- 作業の指示
本文を読んで、次の問いに答えてください。
(a) 青島コースが造られたのは昭和何年ですか。
(b) 三好徳行はいつ、どこで生まれましたか。
(c) 三好徳行が我孫子GCで倶楽部チャンピオンになったのは昭和何年から何年までですか。

第48回 宮崎カントリー倶楽部・青島コース 《LPGAチャンピオンシップ開催コース》

 

 

 今回は、宮崎カントリークラブ・青島コースを紹介します。毎年11月末、日本女子プロ協会の“チャンピオン・オブ・チャンピオン”すなわち年度の女王を決定する「LPGAツアーチャンピオンシップ」の会場となるコースです。宮崎空港隣接地の防潮林に昭和35年に造られ、地元では、“宮崎の小金井CC”といわれる名門コースです。

設計は、“精密機械”といわれた三好徳行
倶楽部チャンピオン霞ヶ関CC7回、我孫子GC5回 日本アマ3連覇

宮崎カントリー倶楽部・青島コース

宮崎カントリー倶楽部・青島コース

 このコースを語るにはまず、その設計者から語る必要がある。
 設計者は三好徳行は小山ゴルフクラブの項で紹介した久保田瑞穂(昭和14年日本オープン・ベストアマ、昭和39、41日本アマ優勝)と並び称されたアマチュアの名選手。因みに三好は、昭和41年のベストアマと日本アマ優勝と、久保田と同じ両タイトルを掌中にしている。
 三好徳行。明治44年8月5日、福岡県生れ。父は炭鉱経営者。九州帝大法文学部卒業。在学中、福岡ゴルフ倶楽部大保コースメンバーとなり、九州一の名手麻生義太賀に影響され、忽ち上達、昭和13年関西アマチュア優勝、上京して霞ヶ関CC倶楽部チャンピオンを戦前に昭和15、16、17、18年の計4回、戦後も30、31、32年の3回、合計7回優勝。我孫子GCでも昭和25~29年の連続5回倶楽部チャンピオンに勝っている。

- 表示中の行

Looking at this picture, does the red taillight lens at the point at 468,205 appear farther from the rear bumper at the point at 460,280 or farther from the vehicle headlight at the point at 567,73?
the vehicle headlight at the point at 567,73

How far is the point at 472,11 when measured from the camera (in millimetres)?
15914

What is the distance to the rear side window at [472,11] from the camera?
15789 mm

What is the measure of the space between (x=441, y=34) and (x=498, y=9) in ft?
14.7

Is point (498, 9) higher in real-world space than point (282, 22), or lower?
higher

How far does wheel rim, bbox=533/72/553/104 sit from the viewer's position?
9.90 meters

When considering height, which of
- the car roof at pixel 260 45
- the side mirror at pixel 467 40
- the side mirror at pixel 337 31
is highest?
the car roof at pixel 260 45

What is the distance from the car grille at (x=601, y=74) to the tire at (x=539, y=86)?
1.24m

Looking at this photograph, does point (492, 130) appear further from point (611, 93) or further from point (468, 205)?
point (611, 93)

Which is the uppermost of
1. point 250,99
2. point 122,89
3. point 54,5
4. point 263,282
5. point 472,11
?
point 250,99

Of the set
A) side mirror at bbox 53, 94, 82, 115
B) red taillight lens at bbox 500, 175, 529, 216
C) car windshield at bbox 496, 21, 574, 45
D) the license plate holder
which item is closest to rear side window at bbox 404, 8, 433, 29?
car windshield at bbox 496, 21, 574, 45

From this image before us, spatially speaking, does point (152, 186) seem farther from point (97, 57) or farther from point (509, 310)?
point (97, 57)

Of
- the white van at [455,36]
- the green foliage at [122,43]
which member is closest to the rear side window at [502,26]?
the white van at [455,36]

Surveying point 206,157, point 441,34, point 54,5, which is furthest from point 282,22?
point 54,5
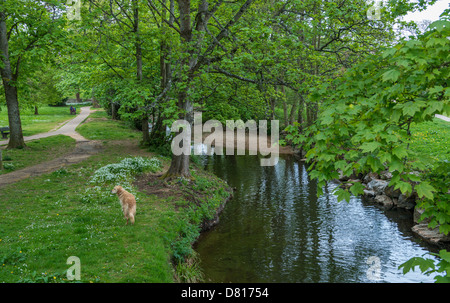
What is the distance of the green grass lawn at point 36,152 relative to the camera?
63.9 feet

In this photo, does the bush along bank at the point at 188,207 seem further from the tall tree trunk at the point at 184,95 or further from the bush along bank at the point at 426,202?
the bush along bank at the point at 426,202

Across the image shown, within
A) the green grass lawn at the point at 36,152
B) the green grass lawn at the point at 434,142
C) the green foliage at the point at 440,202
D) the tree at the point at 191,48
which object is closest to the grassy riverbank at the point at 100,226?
the tree at the point at 191,48

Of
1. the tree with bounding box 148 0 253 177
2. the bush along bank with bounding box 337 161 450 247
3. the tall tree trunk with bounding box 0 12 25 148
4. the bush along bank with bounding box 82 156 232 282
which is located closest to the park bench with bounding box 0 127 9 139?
the tall tree trunk with bounding box 0 12 25 148

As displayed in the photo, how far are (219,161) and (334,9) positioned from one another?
20.3 metres

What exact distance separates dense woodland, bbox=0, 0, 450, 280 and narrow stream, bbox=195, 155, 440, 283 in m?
2.80

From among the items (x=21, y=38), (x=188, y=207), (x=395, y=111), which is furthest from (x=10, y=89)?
(x=395, y=111)

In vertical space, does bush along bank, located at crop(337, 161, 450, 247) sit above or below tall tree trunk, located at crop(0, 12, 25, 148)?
below

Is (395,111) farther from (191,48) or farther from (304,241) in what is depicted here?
(191,48)

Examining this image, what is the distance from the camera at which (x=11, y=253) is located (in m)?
8.73

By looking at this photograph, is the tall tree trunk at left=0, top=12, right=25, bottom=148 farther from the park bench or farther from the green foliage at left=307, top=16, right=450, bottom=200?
the green foliage at left=307, top=16, right=450, bottom=200

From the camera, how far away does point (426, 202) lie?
6.13 m

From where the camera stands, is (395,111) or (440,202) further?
(440,202)

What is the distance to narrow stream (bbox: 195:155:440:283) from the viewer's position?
11195 mm

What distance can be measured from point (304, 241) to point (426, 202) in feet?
26.6
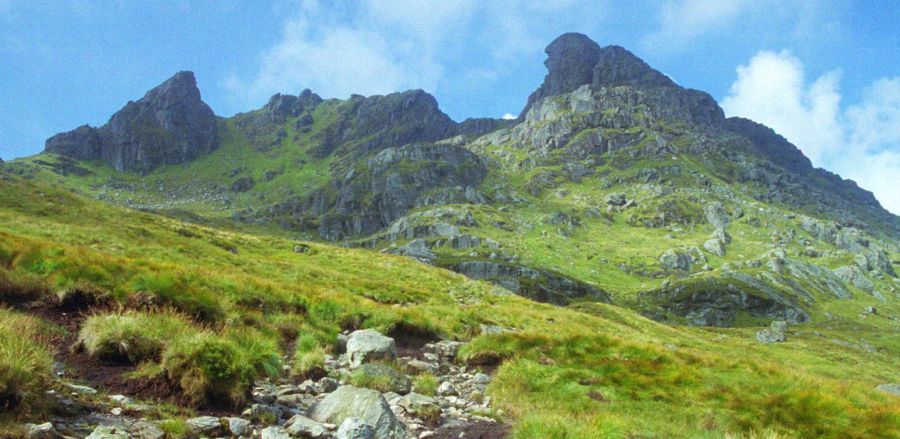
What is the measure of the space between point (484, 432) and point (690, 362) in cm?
1160

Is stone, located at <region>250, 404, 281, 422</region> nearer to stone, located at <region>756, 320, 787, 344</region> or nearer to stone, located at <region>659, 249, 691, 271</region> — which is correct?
stone, located at <region>756, 320, 787, 344</region>

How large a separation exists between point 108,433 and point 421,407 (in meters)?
6.52

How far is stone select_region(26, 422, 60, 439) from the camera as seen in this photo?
5.68m

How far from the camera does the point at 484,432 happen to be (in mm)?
10359

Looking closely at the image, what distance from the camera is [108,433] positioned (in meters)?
6.42

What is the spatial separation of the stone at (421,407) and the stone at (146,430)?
5.56 metres

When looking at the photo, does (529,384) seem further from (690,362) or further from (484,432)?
(690,362)

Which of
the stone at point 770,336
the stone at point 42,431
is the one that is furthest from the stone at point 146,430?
the stone at point 770,336

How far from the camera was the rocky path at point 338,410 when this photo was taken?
23.1ft

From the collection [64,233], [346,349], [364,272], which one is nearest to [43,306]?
[346,349]

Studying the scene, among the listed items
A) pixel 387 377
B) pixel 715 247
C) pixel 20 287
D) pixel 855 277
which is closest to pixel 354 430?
pixel 387 377

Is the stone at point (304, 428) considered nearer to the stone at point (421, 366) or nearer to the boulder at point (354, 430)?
the boulder at point (354, 430)

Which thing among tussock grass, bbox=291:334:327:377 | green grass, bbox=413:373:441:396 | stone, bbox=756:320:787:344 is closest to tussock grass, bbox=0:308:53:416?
tussock grass, bbox=291:334:327:377

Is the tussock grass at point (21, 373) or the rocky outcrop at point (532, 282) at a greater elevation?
the rocky outcrop at point (532, 282)
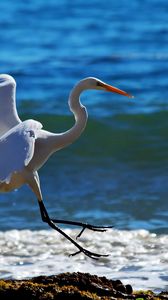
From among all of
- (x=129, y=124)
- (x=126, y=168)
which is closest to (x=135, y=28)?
(x=129, y=124)

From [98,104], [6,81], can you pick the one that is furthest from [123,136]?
[6,81]

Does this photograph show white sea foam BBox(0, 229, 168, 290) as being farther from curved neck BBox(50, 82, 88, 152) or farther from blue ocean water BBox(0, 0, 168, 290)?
curved neck BBox(50, 82, 88, 152)

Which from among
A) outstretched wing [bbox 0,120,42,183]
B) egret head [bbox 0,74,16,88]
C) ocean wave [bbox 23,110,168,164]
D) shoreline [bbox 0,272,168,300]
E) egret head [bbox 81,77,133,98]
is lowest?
shoreline [bbox 0,272,168,300]

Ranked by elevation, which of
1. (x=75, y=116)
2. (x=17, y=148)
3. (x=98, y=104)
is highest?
(x=98, y=104)

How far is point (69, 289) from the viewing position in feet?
14.0

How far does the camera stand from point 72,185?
26.4 ft

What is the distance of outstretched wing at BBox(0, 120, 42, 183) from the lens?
4730 millimetres

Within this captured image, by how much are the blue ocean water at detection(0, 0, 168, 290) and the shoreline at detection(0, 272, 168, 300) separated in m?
2.02

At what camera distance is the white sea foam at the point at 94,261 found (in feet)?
17.9

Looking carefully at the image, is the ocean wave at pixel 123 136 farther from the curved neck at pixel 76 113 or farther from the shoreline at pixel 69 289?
the shoreline at pixel 69 289

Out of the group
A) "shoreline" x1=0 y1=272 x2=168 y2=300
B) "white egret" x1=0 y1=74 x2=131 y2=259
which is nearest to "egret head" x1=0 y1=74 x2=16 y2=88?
"white egret" x1=0 y1=74 x2=131 y2=259

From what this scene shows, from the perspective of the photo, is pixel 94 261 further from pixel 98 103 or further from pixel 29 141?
pixel 98 103

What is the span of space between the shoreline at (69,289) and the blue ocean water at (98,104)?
2.02m

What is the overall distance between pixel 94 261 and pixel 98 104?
17.0 feet
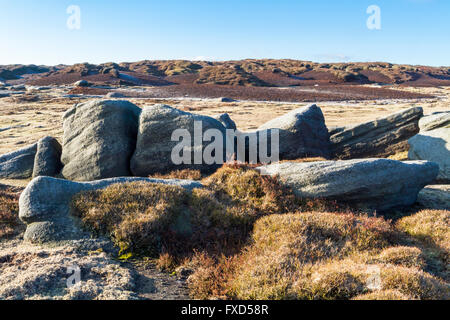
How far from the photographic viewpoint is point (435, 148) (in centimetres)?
1698

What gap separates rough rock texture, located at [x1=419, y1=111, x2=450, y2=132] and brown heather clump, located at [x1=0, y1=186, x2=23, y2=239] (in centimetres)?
2089

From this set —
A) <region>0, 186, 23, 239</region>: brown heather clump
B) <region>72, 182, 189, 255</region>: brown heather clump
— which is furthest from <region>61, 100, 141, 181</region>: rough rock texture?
<region>72, 182, 189, 255</region>: brown heather clump

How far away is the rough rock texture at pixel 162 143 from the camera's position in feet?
49.2

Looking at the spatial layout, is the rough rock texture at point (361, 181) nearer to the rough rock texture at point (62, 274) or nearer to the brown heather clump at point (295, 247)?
the brown heather clump at point (295, 247)

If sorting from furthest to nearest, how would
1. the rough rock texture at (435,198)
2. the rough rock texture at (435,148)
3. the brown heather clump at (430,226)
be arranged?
the rough rock texture at (435,148)
the rough rock texture at (435,198)
the brown heather clump at (430,226)

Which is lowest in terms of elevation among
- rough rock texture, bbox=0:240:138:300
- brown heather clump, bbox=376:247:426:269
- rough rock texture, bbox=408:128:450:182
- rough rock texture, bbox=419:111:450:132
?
rough rock texture, bbox=0:240:138:300

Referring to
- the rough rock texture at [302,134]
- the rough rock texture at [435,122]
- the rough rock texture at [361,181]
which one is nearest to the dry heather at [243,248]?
the rough rock texture at [361,181]

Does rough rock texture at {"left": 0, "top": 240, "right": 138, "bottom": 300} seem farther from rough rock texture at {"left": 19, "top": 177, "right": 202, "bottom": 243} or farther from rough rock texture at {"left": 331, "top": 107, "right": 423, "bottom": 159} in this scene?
rough rock texture at {"left": 331, "top": 107, "right": 423, "bottom": 159}

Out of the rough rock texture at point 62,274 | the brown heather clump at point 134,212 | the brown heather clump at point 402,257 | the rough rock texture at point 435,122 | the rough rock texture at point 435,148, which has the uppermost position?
the rough rock texture at point 435,122

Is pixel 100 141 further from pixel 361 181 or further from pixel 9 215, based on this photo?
pixel 361 181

- 正しい出力
(a) 昭和35年
(b) 明治44年8月5日、福岡県
(c) 昭和25年から29年まで